Tedious Tuplet Typing

• 15. Nov 2018 - 11:09

Consider this:
To write four triplets in a row in a measure of 4/4 time, I must:
1. Press N.
2. Select Quarter Note or press 5.
3. Press ⌘3.
4. Input the 3 notes.
5. Repeat steps 1 through 4 again, 3 more times.

This is frustratingly tedious. There is no Tuplet Tool to select that would allow me to write consecutive triplets. Instead, users have to select the total space (step 2), the number of notes within that space (step 3), enter the notes (step 4) and repeat this as many times in a row as necessary.
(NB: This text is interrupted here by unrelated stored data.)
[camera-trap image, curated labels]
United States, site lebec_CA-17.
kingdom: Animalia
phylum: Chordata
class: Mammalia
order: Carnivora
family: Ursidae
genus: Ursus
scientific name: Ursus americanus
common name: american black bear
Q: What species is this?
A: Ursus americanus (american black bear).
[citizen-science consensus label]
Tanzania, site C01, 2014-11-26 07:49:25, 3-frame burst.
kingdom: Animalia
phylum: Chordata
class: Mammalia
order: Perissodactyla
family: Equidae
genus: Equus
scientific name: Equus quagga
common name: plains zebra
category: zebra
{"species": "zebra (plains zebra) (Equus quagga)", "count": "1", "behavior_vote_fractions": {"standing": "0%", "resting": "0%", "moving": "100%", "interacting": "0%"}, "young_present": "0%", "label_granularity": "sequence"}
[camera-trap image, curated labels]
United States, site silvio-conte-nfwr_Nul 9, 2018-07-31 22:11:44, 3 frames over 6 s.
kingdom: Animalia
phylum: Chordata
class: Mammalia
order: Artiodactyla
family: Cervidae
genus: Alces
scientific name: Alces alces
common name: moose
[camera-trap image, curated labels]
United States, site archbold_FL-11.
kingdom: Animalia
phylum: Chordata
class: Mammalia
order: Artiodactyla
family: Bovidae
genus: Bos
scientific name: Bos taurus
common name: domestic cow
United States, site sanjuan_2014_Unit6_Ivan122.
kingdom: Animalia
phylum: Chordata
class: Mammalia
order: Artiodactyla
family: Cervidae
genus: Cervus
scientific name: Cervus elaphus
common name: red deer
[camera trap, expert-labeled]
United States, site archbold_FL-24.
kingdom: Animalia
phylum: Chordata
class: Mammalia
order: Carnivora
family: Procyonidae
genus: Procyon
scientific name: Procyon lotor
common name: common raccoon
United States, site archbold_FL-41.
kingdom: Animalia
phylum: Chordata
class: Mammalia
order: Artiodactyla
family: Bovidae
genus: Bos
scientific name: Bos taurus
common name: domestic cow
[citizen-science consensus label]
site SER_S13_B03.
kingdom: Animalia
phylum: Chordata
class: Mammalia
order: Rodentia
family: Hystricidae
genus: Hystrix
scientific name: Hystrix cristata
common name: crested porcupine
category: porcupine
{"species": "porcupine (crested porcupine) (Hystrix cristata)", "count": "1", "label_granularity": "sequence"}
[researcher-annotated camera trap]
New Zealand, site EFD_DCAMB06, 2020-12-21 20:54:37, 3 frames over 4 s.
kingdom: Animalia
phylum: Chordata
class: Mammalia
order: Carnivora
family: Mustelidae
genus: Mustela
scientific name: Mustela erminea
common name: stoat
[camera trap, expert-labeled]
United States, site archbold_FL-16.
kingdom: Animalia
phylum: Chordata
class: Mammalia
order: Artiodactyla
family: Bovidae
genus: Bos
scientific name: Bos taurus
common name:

This is quite annoying, as composers of all kinds of music may write many tuplets in a row. Triplets, for example, are probably the most common kind of tuplet and having to write them in this blocky manner slows down the compositional process substantially.

I believe a better flow would be:
1. Press N.
2. Select Quarter Note or press 5.
3. Press ⌘3.
4. Keep typing notes, which will continue to be input as eighth-note triplets each in the space of one quarter note, until pressing ⌘3 again (or something else) to turn tuplet-input off.


Comments

Antwort auf von MHDrums

For those of us who are not familiar with these two products, Sibelius has a feature, called Sticky Tuplet mode in this blog post https://www.scoringnotes.com/tips/stick-to-it-with-sticky-tuplets-slurs… with a specific shortcut.

@MHDrums, how would you see this working in MuseScore ? Why stick in tuplet instead of keeping up with a full note ? would you prefer a shortcut to keep on entering tuplets instead ?

Antwort auf von [DELETED] 5

This is exactly what I'm talking about :).

Re: "why stick in tuplet instead of keeping up with a full note?", Because it's tedious and detracts from the compositional process, which in its ideal form, has the least amount of time and attention detracted from actually writing as possible. There are multiple keystrokes/clicks involved with the current MuseScore method; the proposed one reduces those steps to 2 (ON and OFF).

The exact same shortcut method would not only make the process keep up with composer's speed-of-thought more, but would also allow former users of Sibelius/Finale to more quickly adjust to writing in our software.